I couldn’t believe it. My nose was running, my face was wet and my throat was filled with mucus. Before I knew it his arm was around me, and I was sobbing against his shoulder. It was painful weeping, the kind that stabbed behind my eyes and robbed my breath and made ugly choking sounds come from my chest. He held me tight against him, with one hand pressing into the back of my skull, until I exhausted myself with the force of it.
As I lay hiccuping against him, he said softly. “Ah, baby. Hell of a week for you, huh? I’m sorry for my part in it.”
I squeezed my eyes tightly closed. “You’re my best friend, Buck. Do you know how bad it feels to hate your best friend? I can’t stand to think about losing you.”
He took my face in both his hands, and he moved me away from him, so that he could look into my eyes. His own eyes were dark and serious. He said, “I’ll always be your friend. I’ll always be here for you. Listen to me, and believe that.” His fingers tightened briefly on my face, as though to press the truth of his words into my brain, and then relaxed.
He pushed back my hair, and his eyes followed the path of his hands, tracing over my face as though memorizing it. He said softly, but steadily, “We have some papers to sign, okay? We’ve got some growing up to do, some things to face. But between us, it’s okay. I’ll always be there for you, Rainey. I’ll always be your friend.”
I tried to draw in a deep breath, hiccuped and nodded. He pulled out a handkerchief. I blew my nose.

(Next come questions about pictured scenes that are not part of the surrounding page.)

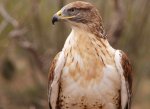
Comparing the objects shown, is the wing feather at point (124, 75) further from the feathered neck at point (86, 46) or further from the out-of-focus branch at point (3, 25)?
the out-of-focus branch at point (3, 25)

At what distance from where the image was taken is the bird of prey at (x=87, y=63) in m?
7.16

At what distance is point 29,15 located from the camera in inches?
526

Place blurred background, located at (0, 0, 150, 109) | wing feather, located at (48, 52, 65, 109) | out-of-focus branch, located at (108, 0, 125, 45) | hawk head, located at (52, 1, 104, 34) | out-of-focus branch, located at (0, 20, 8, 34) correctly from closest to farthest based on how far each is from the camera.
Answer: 1. hawk head, located at (52, 1, 104, 34)
2. wing feather, located at (48, 52, 65, 109)
3. out-of-focus branch, located at (108, 0, 125, 45)
4. blurred background, located at (0, 0, 150, 109)
5. out-of-focus branch, located at (0, 20, 8, 34)

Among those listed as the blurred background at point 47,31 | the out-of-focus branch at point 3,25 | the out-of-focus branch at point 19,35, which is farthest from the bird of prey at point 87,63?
the out-of-focus branch at point 3,25

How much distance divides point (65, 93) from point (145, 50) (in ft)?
24.4

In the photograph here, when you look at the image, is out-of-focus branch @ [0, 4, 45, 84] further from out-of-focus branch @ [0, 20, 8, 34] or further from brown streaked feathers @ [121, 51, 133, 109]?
brown streaked feathers @ [121, 51, 133, 109]

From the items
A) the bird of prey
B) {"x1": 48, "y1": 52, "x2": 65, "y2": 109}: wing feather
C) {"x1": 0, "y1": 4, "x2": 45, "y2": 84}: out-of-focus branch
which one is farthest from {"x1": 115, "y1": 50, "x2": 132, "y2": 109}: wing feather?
{"x1": 0, "y1": 4, "x2": 45, "y2": 84}: out-of-focus branch

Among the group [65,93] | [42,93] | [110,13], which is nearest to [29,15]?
[110,13]

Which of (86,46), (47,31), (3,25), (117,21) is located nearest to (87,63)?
(86,46)

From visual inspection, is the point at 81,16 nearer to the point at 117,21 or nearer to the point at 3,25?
the point at 117,21

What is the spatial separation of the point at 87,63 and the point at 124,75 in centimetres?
44

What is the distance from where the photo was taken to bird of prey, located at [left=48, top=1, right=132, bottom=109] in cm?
716

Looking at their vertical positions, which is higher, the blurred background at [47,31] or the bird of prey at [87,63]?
the bird of prey at [87,63]

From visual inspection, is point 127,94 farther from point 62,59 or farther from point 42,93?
point 42,93
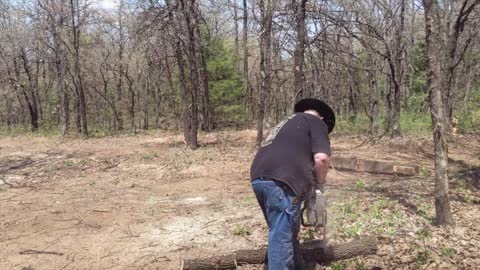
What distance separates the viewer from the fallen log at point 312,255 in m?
4.54

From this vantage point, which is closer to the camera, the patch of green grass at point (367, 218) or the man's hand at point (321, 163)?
the man's hand at point (321, 163)

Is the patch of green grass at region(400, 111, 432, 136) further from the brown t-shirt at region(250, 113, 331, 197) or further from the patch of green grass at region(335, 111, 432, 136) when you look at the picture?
the brown t-shirt at region(250, 113, 331, 197)

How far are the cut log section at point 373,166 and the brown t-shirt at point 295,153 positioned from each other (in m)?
6.12

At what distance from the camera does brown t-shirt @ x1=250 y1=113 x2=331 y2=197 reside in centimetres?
369

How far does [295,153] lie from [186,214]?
3.82m

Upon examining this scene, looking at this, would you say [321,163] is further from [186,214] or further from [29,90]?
[29,90]

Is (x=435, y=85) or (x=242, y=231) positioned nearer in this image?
(x=435, y=85)

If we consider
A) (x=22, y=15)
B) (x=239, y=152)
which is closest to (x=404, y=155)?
(x=239, y=152)

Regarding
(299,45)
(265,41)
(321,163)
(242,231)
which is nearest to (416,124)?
(265,41)

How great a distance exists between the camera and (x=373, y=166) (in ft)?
32.1

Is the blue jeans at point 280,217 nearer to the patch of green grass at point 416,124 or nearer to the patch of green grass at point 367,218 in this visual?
the patch of green grass at point 367,218

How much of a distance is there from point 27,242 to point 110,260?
1562mm

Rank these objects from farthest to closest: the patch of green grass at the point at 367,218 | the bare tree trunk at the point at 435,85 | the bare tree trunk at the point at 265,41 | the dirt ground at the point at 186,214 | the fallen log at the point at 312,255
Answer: the bare tree trunk at the point at 265,41 < the patch of green grass at the point at 367,218 < the dirt ground at the point at 186,214 < the bare tree trunk at the point at 435,85 < the fallen log at the point at 312,255

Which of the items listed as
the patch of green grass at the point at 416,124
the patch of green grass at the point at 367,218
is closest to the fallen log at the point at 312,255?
the patch of green grass at the point at 367,218
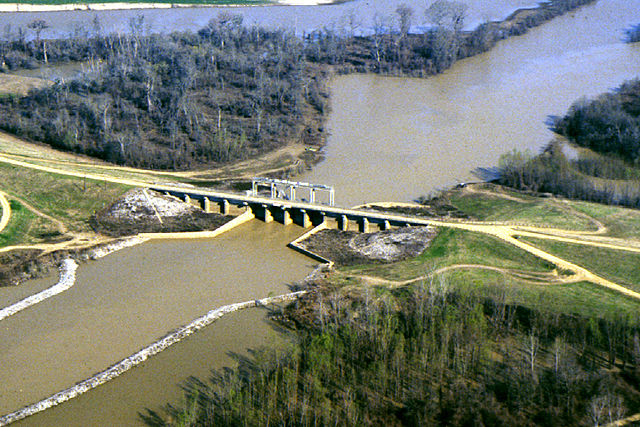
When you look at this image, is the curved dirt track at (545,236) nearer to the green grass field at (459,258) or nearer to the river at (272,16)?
the green grass field at (459,258)

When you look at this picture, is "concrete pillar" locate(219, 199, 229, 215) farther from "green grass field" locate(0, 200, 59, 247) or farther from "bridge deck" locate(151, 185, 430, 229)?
"green grass field" locate(0, 200, 59, 247)

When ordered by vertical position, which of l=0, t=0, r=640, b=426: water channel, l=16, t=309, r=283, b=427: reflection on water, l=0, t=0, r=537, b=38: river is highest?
l=0, t=0, r=537, b=38: river

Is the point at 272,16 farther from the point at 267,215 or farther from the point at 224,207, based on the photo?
the point at 267,215

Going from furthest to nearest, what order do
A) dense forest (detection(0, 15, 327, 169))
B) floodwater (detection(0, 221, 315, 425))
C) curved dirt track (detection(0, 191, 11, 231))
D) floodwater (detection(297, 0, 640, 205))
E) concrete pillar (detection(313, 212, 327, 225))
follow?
Answer: dense forest (detection(0, 15, 327, 169))
floodwater (detection(297, 0, 640, 205))
concrete pillar (detection(313, 212, 327, 225))
curved dirt track (detection(0, 191, 11, 231))
floodwater (detection(0, 221, 315, 425))

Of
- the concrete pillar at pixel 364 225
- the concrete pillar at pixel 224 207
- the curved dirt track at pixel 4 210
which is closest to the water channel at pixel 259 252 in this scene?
the concrete pillar at pixel 224 207

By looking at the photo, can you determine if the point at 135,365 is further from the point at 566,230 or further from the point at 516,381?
the point at 566,230

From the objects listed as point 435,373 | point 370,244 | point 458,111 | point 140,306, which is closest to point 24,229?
point 140,306

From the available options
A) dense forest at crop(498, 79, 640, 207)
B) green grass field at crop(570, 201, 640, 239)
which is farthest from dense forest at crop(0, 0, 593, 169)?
green grass field at crop(570, 201, 640, 239)
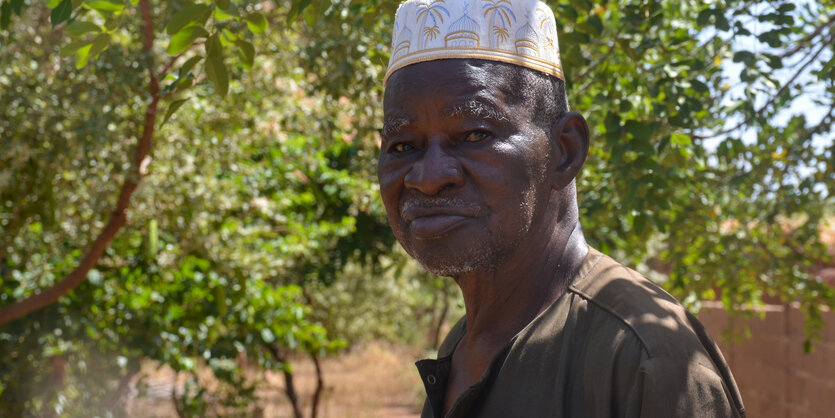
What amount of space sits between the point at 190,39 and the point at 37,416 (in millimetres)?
4801

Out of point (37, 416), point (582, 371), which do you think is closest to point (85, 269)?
point (37, 416)

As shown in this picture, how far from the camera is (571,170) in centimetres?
160

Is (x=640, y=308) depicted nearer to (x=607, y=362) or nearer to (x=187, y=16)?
(x=607, y=362)

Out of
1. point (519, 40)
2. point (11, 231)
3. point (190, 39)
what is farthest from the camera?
point (11, 231)

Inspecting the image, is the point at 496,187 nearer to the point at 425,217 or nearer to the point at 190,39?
the point at 425,217

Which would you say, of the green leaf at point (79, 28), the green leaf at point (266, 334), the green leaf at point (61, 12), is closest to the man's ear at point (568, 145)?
the green leaf at point (61, 12)

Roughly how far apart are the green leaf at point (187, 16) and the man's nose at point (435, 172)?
39.0 inches

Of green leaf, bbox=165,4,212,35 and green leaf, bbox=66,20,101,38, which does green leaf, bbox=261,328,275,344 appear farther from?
green leaf, bbox=165,4,212,35

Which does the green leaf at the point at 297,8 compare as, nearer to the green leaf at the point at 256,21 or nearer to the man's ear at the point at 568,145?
the green leaf at the point at 256,21

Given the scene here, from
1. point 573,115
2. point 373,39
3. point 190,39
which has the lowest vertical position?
point 573,115

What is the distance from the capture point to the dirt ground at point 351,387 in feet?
45.6

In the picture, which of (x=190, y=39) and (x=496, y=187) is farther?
(x=190, y=39)

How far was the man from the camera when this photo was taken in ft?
4.39

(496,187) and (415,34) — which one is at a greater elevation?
(415,34)
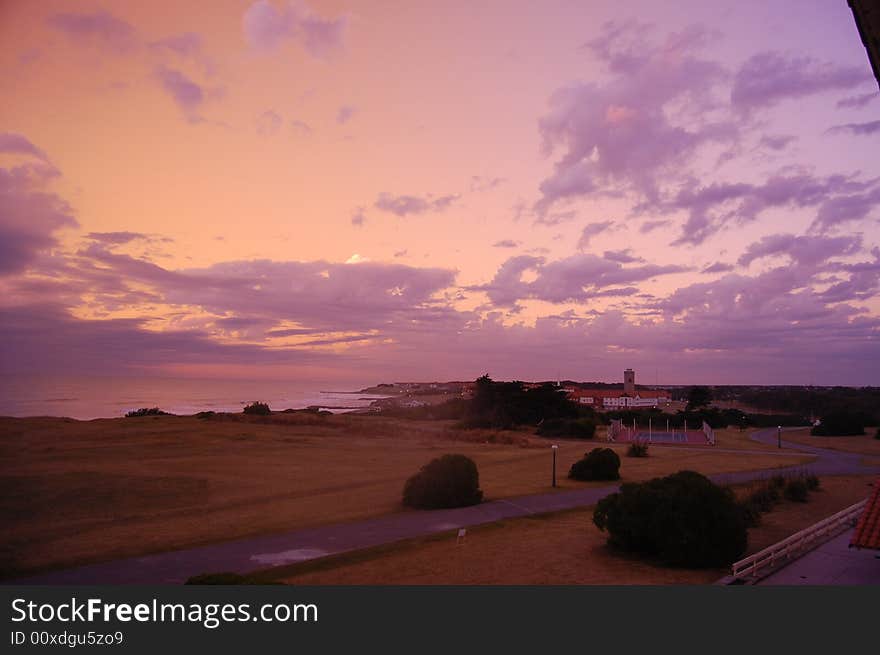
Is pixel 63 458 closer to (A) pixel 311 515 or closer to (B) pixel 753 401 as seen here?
(A) pixel 311 515

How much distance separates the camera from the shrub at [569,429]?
57.0m

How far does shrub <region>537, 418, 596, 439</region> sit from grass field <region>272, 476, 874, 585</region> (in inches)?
1477

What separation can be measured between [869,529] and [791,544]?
9.02ft

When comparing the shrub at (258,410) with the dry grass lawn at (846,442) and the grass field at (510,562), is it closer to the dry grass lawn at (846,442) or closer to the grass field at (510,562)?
the grass field at (510,562)

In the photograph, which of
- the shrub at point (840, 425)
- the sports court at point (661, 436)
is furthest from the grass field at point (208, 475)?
the shrub at point (840, 425)

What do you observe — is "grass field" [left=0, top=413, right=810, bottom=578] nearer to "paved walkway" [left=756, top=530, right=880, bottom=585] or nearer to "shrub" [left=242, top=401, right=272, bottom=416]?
"shrub" [left=242, top=401, right=272, bottom=416]

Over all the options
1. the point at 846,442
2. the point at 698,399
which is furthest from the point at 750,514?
the point at 698,399

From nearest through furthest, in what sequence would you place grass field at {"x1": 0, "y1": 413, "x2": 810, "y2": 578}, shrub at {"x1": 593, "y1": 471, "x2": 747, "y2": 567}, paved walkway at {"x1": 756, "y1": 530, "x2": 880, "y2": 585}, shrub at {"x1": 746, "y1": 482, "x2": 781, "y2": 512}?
paved walkway at {"x1": 756, "y1": 530, "x2": 880, "y2": 585}, shrub at {"x1": 593, "y1": 471, "x2": 747, "y2": 567}, grass field at {"x1": 0, "y1": 413, "x2": 810, "y2": 578}, shrub at {"x1": 746, "y1": 482, "x2": 781, "y2": 512}

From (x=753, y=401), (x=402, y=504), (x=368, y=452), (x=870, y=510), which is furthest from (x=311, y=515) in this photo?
(x=753, y=401)

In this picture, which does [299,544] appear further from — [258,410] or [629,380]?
[629,380]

He said, “What happened up there?”
So I told him about Sandy Lanier, about Letty Cranston’s phone call and the affair that Leo White had had, and how David Kines had threatened to have Leo killed. I told him how Sandy had reacted when she met Hero and learned of Mickey’s death, and about Ringo showing up, lost and alone, at the campsite. I even told him about my call to David Kines.